* Begin QUOTED TEXT *

# Steep angle miter cuts



## byrdhouschic (Sep 27, 2010)

Am looking for ways to make steep angle miter cuts on a table saw for birdhouse roofs (church steeple style). My husband thought he saw an adjustable jig for table saw years ago, internet and book search has been unsuccessful. 

Any suggestions for this newbie would be greatly appreciated. This looks like an awesome site. Look forward to learning from the experienced.


----------



## kenl (May 13, 2009)

If you are cutting manageable size pieces you could put a vertical extension on the fence and trim the ends to a very steep angle. For instance if you set the blade angle to 10 degrees and run the piece through vertically you would get an 80 degree angle on the end. A tenoning jig could also be used, but a lot of folks don't have one of those. To find a video of what I'm trying to describe, search for "raised panel" and "table saw" on you tube.


Ken


----------



## SteveEl (Sep 7, 2010)

((deleted, I misunderstood the original post))


----------



## woodnthings (Jan 24, 2009)

*Here's a thread and a few within*

http://www.woodworkingtalk.com/f27/jig-do-22-5-angle-ts-14333/
See angles and settings on the miter saw also. :thumbsup: bill


*The thread title is "Steep Angle Miter Cuts"
Apparently it's about "Steep Angle Bevel Cuts" .......just a little different!*


----------



## sketel (Sep 15, 2010)

If I understand what you are looking for correctly, you should find it by searching for 'taper jig for table saw' in google or whatever you use. You should be able to find several different designs so just choose the one that works best for you, possibly the one in the previous post


----------



## GeorgeC (Jul 30, 2008)

I think that "kenl" has the correct answer. If I understand what she is asking, I do not believe the taper jig idea will work. 

George


----------



## cabinetman (Jul 5, 2007)

*WELCOME TO THE FORUM*

As kenl said..._"you could put a vertical extension on the fence..."_

Adding a sacrificial fence (*similar to this*) to your existing fence would serve two purposes. First, make it the entire length of the fence, as some bevel cuts need to taper to the base of the fence for a complete angle cut. With a sacrificial fence, you may cut into the bottom edge, and you wouldn't want to do that to your primary fence.

Second, you can make the fence face as tall as necessary to support the size panels you are cutting.












 





.
.


----------

* End QUOTED TEXT *
* Begin ENTRIES *

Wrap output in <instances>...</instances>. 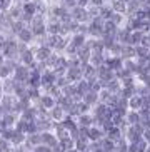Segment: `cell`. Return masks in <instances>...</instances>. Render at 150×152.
<instances>
[{
    "mask_svg": "<svg viewBox=\"0 0 150 152\" xmlns=\"http://www.w3.org/2000/svg\"><path fill=\"white\" fill-rule=\"evenodd\" d=\"M67 80L70 84H79L82 79H84V72H82V65H77V67H68L65 72Z\"/></svg>",
    "mask_w": 150,
    "mask_h": 152,
    "instance_id": "6da1fadb",
    "label": "cell"
},
{
    "mask_svg": "<svg viewBox=\"0 0 150 152\" xmlns=\"http://www.w3.org/2000/svg\"><path fill=\"white\" fill-rule=\"evenodd\" d=\"M33 52H35V58L37 62H47V58L53 54V50L49 49V47H45V45H35V47H30Z\"/></svg>",
    "mask_w": 150,
    "mask_h": 152,
    "instance_id": "7a4b0ae2",
    "label": "cell"
},
{
    "mask_svg": "<svg viewBox=\"0 0 150 152\" xmlns=\"http://www.w3.org/2000/svg\"><path fill=\"white\" fill-rule=\"evenodd\" d=\"M53 134H55V137L58 139V140H63V139H68L70 137V132L63 127L62 122H53Z\"/></svg>",
    "mask_w": 150,
    "mask_h": 152,
    "instance_id": "3957f363",
    "label": "cell"
},
{
    "mask_svg": "<svg viewBox=\"0 0 150 152\" xmlns=\"http://www.w3.org/2000/svg\"><path fill=\"white\" fill-rule=\"evenodd\" d=\"M103 137H105V132H103L100 127L92 125V127L88 129V140H90V142H98V140H102Z\"/></svg>",
    "mask_w": 150,
    "mask_h": 152,
    "instance_id": "277c9868",
    "label": "cell"
},
{
    "mask_svg": "<svg viewBox=\"0 0 150 152\" xmlns=\"http://www.w3.org/2000/svg\"><path fill=\"white\" fill-rule=\"evenodd\" d=\"M57 105V100L52 97V95L49 94H42V97H40V107L45 109V110H52L53 107Z\"/></svg>",
    "mask_w": 150,
    "mask_h": 152,
    "instance_id": "5b68a950",
    "label": "cell"
},
{
    "mask_svg": "<svg viewBox=\"0 0 150 152\" xmlns=\"http://www.w3.org/2000/svg\"><path fill=\"white\" fill-rule=\"evenodd\" d=\"M49 112H50V119H52L53 122H63V119L67 117L65 110H63L60 105H55V107H53L52 110H49Z\"/></svg>",
    "mask_w": 150,
    "mask_h": 152,
    "instance_id": "8992f818",
    "label": "cell"
},
{
    "mask_svg": "<svg viewBox=\"0 0 150 152\" xmlns=\"http://www.w3.org/2000/svg\"><path fill=\"white\" fill-rule=\"evenodd\" d=\"M77 124H79V127H92V125H93V115H92V112L79 115V117H77Z\"/></svg>",
    "mask_w": 150,
    "mask_h": 152,
    "instance_id": "52a82bcc",
    "label": "cell"
},
{
    "mask_svg": "<svg viewBox=\"0 0 150 152\" xmlns=\"http://www.w3.org/2000/svg\"><path fill=\"white\" fill-rule=\"evenodd\" d=\"M110 7L115 14H122V15L127 14V4H125L124 0H112Z\"/></svg>",
    "mask_w": 150,
    "mask_h": 152,
    "instance_id": "ba28073f",
    "label": "cell"
},
{
    "mask_svg": "<svg viewBox=\"0 0 150 152\" xmlns=\"http://www.w3.org/2000/svg\"><path fill=\"white\" fill-rule=\"evenodd\" d=\"M84 102L85 104H88L90 107H95L98 102H100V99H98V92H95V90H90L88 94H85L84 95Z\"/></svg>",
    "mask_w": 150,
    "mask_h": 152,
    "instance_id": "9c48e42d",
    "label": "cell"
},
{
    "mask_svg": "<svg viewBox=\"0 0 150 152\" xmlns=\"http://www.w3.org/2000/svg\"><path fill=\"white\" fill-rule=\"evenodd\" d=\"M143 107V99L140 95H133L132 99H128V110H140Z\"/></svg>",
    "mask_w": 150,
    "mask_h": 152,
    "instance_id": "30bf717a",
    "label": "cell"
},
{
    "mask_svg": "<svg viewBox=\"0 0 150 152\" xmlns=\"http://www.w3.org/2000/svg\"><path fill=\"white\" fill-rule=\"evenodd\" d=\"M125 122H127L128 125L140 124V114H138L137 110H128L127 114H125Z\"/></svg>",
    "mask_w": 150,
    "mask_h": 152,
    "instance_id": "8fae6325",
    "label": "cell"
},
{
    "mask_svg": "<svg viewBox=\"0 0 150 152\" xmlns=\"http://www.w3.org/2000/svg\"><path fill=\"white\" fill-rule=\"evenodd\" d=\"M120 57L127 60V58H137V52H135V47L133 45H124L122 47V54Z\"/></svg>",
    "mask_w": 150,
    "mask_h": 152,
    "instance_id": "7c38bea8",
    "label": "cell"
},
{
    "mask_svg": "<svg viewBox=\"0 0 150 152\" xmlns=\"http://www.w3.org/2000/svg\"><path fill=\"white\" fill-rule=\"evenodd\" d=\"M17 37H18V40L22 42V44L28 45V44H32V40H33V37L35 35H33V32H32L30 28H25V30H22Z\"/></svg>",
    "mask_w": 150,
    "mask_h": 152,
    "instance_id": "4fadbf2b",
    "label": "cell"
},
{
    "mask_svg": "<svg viewBox=\"0 0 150 152\" xmlns=\"http://www.w3.org/2000/svg\"><path fill=\"white\" fill-rule=\"evenodd\" d=\"M15 85H17V82L13 80L12 77H9V79H4V80H2V89H4V94H13Z\"/></svg>",
    "mask_w": 150,
    "mask_h": 152,
    "instance_id": "5bb4252c",
    "label": "cell"
},
{
    "mask_svg": "<svg viewBox=\"0 0 150 152\" xmlns=\"http://www.w3.org/2000/svg\"><path fill=\"white\" fill-rule=\"evenodd\" d=\"M63 127H65L68 132H72V130L79 129V124H77V117H72V115H67L65 119H63Z\"/></svg>",
    "mask_w": 150,
    "mask_h": 152,
    "instance_id": "9a60e30c",
    "label": "cell"
},
{
    "mask_svg": "<svg viewBox=\"0 0 150 152\" xmlns=\"http://www.w3.org/2000/svg\"><path fill=\"white\" fill-rule=\"evenodd\" d=\"M107 137L110 139V140H114L115 144L119 142L120 139H124L125 135H124V132H122V130L119 129V127H114V129L110 130V132H107Z\"/></svg>",
    "mask_w": 150,
    "mask_h": 152,
    "instance_id": "2e32d148",
    "label": "cell"
},
{
    "mask_svg": "<svg viewBox=\"0 0 150 152\" xmlns=\"http://www.w3.org/2000/svg\"><path fill=\"white\" fill-rule=\"evenodd\" d=\"M75 85H77V90H79V92H80V94H82V95L88 94V92L92 90V85L88 84V82L85 80V79H82V80H80L79 84H75Z\"/></svg>",
    "mask_w": 150,
    "mask_h": 152,
    "instance_id": "e0dca14e",
    "label": "cell"
},
{
    "mask_svg": "<svg viewBox=\"0 0 150 152\" xmlns=\"http://www.w3.org/2000/svg\"><path fill=\"white\" fill-rule=\"evenodd\" d=\"M100 144H102V149H103L105 152H114L115 151V142H114V140H110L107 135L100 140Z\"/></svg>",
    "mask_w": 150,
    "mask_h": 152,
    "instance_id": "ac0fdd59",
    "label": "cell"
},
{
    "mask_svg": "<svg viewBox=\"0 0 150 152\" xmlns=\"http://www.w3.org/2000/svg\"><path fill=\"white\" fill-rule=\"evenodd\" d=\"M88 144H90L88 139H79L75 140V149L79 152H88Z\"/></svg>",
    "mask_w": 150,
    "mask_h": 152,
    "instance_id": "d6986e66",
    "label": "cell"
},
{
    "mask_svg": "<svg viewBox=\"0 0 150 152\" xmlns=\"http://www.w3.org/2000/svg\"><path fill=\"white\" fill-rule=\"evenodd\" d=\"M135 52H137V58H149V47L147 45H137Z\"/></svg>",
    "mask_w": 150,
    "mask_h": 152,
    "instance_id": "ffe728a7",
    "label": "cell"
},
{
    "mask_svg": "<svg viewBox=\"0 0 150 152\" xmlns=\"http://www.w3.org/2000/svg\"><path fill=\"white\" fill-rule=\"evenodd\" d=\"M60 147L63 149V152L68 151V149H75V140H74L72 137L63 139V140H60Z\"/></svg>",
    "mask_w": 150,
    "mask_h": 152,
    "instance_id": "44dd1931",
    "label": "cell"
},
{
    "mask_svg": "<svg viewBox=\"0 0 150 152\" xmlns=\"http://www.w3.org/2000/svg\"><path fill=\"white\" fill-rule=\"evenodd\" d=\"M27 127H28V122L23 121V119H18L17 124H15V127L13 129L17 130V132H22V134H27Z\"/></svg>",
    "mask_w": 150,
    "mask_h": 152,
    "instance_id": "7402d4cb",
    "label": "cell"
},
{
    "mask_svg": "<svg viewBox=\"0 0 150 152\" xmlns=\"http://www.w3.org/2000/svg\"><path fill=\"white\" fill-rule=\"evenodd\" d=\"M33 152H53V151L49 147V145H45V144H40V145H37V147L33 149Z\"/></svg>",
    "mask_w": 150,
    "mask_h": 152,
    "instance_id": "603a6c76",
    "label": "cell"
},
{
    "mask_svg": "<svg viewBox=\"0 0 150 152\" xmlns=\"http://www.w3.org/2000/svg\"><path fill=\"white\" fill-rule=\"evenodd\" d=\"M103 4H105V0H90V5L92 7H98V9L103 7Z\"/></svg>",
    "mask_w": 150,
    "mask_h": 152,
    "instance_id": "cb8c5ba5",
    "label": "cell"
},
{
    "mask_svg": "<svg viewBox=\"0 0 150 152\" xmlns=\"http://www.w3.org/2000/svg\"><path fill=\"white\" fill-rule=\"evenodd\" d=\"M142 137H143V140H145V142L150 145V127L143 130V135H142Z\"/></svg>",
    "mask_w": 150,
    "mask_h": 152,
    "instance_id": "d4e9b609",
    "label": "cell"
},
{
    "mask_svg": "<svg viewBox=\"0 0 150 152\" xmlns=\"http://www.w3.org/2000/svg\"><path fill=\"white\" fill-rule=\"evenodd\" d=\"M77 5L82 7V9H87L88 5H90V0H77Z\"/></svg>",
    "mask_w": 150,
    "mask_h": 152,
    "instance_id": "484cf974",
    "label": "cell"
},
{
    "mask_svg": "<svg viewBox=\"0 0 150 152\" xmlns=\"http://www.w3.org/2000/svg\"><path fill=\"white\" fill-rule=\"evenodd\" d=\"M65 152H79L77 149H68V151H65Z\"/></svg>",
    "mask_w": 150,
    "mask_h": 152,
    "instance_id": "4316f807",
    "label": "cell"
},
{
    "mask_svg": "<svg viewBox=\"0 0 150 152\" xmlns=\"http://www.w3.org/2000/svg\"><path fill=\"white\" fill-rule=\"evenodd\" d=\"M0 82H2V79H0Z\"/></svg>",
    "mask_w": 150,
    "mask_h": 152,
    "instance_id": "83f0119b",
    "label": "cell"
}]
</instances>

* End ENTRIES *

**GIVEN TASK:**
In the forum thread on steep angle miter cuts, restate the passage that begins with "If I understand what you" and ends with "idea will work.", switching "taper jig" to "tenoning jig".

**PROBLEM SOLUTION:**
If I understand what you are looking for correctly, you should find it by searching for 'tenoning jig for table saw' in google or whatever you use. You should be able to find several different designs so just choose the one that works best for you, possibly the one in the previous post


----------



## GeorgeC (Jul 30, 2008)

I think that "kenl" has the correct answer. If I understand what she is asking, I do not believe the tenoning jig idea will work.